Notably, new apartment deliveries are anticipated to have remained elevated in a number of the company’s markets during the January-March quarter. This high supply is likely to strain rental rates. This apart, high concession activity is a concern.

Here is what our quantitative model predicts:

Our proven model does not conclusively predict a positive surprise in terms of FFO per share for AvalonBay this season. The combination of a positive Earnings ESP and a Zacks Rank #1 (Strong Buy), 2 (Buy) or 3 (Hold) increases the odds of a FFO beat.
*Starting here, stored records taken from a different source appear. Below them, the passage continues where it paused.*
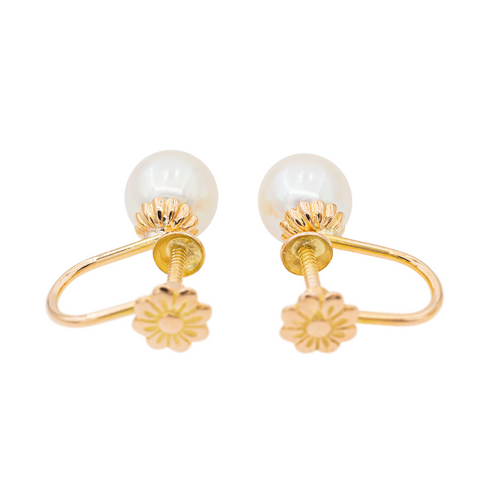 Boucles d'oreilles Boucles d'oreilles en or rose 18 carats et perles de culture 58 Facettes 2912923CN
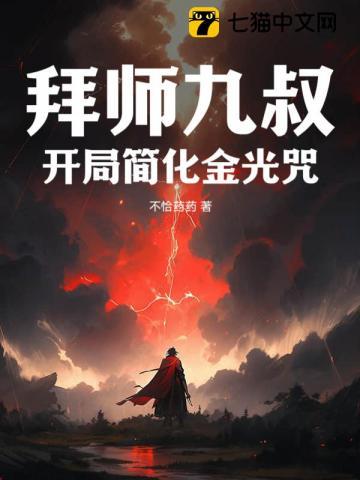 开局简化金光咒作者不恰药药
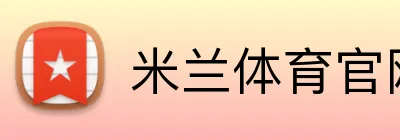 米兰体育官网登录界面 Logo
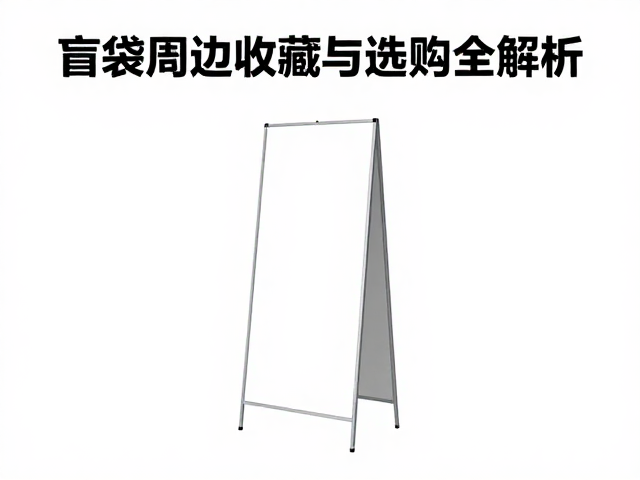 单人单层基础立牌制作指南,盲袋周边收藏与选购全解析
But that’s not the case here. You can uncover the best stocks to buy or sell before they’re reported with our Earnings ESP Filter.

AvalonBay carries a Zacks Rank of 3 and its Earnings ESP is -0.61%.

Stocks That Warrant a Look

Here are a few stocks in the REIT sector that you may want to consider, as our model shows that these have the right combination of elements to report a positive surprise this quarter:

SBA Communications Corporation (SBAC - Free Report) , set to report quarterly numbers on May 5, has an Earnings ESP of +0.67% and carries a Zacks Rank of 3 currently. You can see the complete list of today’s Zacks #1 Rank stocks here.

Extra Space Storage Inc. (EXR - Free Report) , slated to release first-quarter earnings on May 6, has an Earnings ESP of +0.12% and carries a Zacks Rank of 3 at present.

Americold Realty Trust (COLD - Free Report) , expected to release earnings results around May 7, has an Earnings ESP of +9.74% and currently holds a Zacks Rank #3.

Note: Anything related to earnings presented in this write-up represent funds from operations (FFO) — a widely used metric to gauge the performance of REITs.